被迫脱轨(78)+番外
陆执后续还要继续上学,以后读大学的学费也是问题。
赵渔看他这段日子撑不住,每天精神恍惚,让陆执每天放学就来超市里。
那天在里屋写作业,陆执突然说不想继续读书了。
赵渔皱眉问:“为什么?”
“我……”陆执说,“我想找个工作,还能养活自己。”
赵渔斥责他:“你是不是傻?没有学历,怎么找工作?去工地吗?”
陆执低头不语。
一旁的小山眨巴眨巴眼睛,看着陆执不高兴,抓抓他的手指,给他看自己新拼好的小房子。
陆执问他:“是你的小房子吗?”
“嗯,不过哥哥也可以住进来。”
陆执在那一刻想,连小山都知道,他没有家了。
或许是因为气温骤降,赵渔有些感冒,起初并没理会,过了一天早上起来觉得不对劲,脑子昏昏沉沉,四肢也无力。

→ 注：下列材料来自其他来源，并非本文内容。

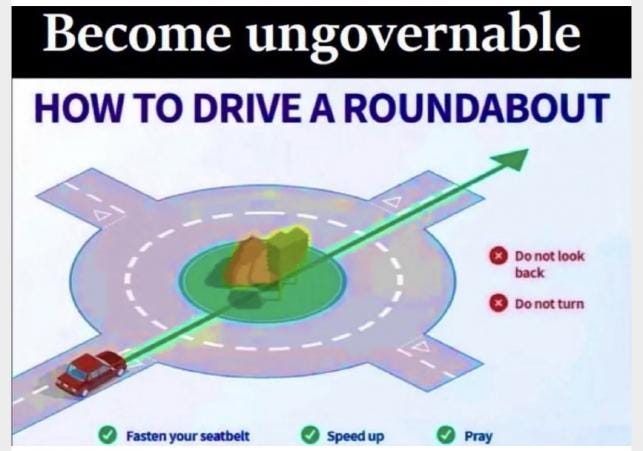 Become ungovernable

HOW TO DRIVE A ROUNDABOUT

Do not look back

Do not turn

Fasten your seatbelt

Speed up

Pray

傅劣看到他脸色不对,就说让他今天不要去开业了,赵渔说没事,还是不顾阻拦坚持去了超市。
到了晚上就真的撑不住了。
头很晕的赵渔一个下午都趴在桌子上,两颊呈现不正常的潮红,疲惫的眼皮无力抬起,晚上想去整理一下货,没想到走了几步就倒在了地上。
朦胧中听到小山在一旁哭,想要起来去抱抱他,可是实在是没力气,支撑不住地闭上眼睛,失去了意识。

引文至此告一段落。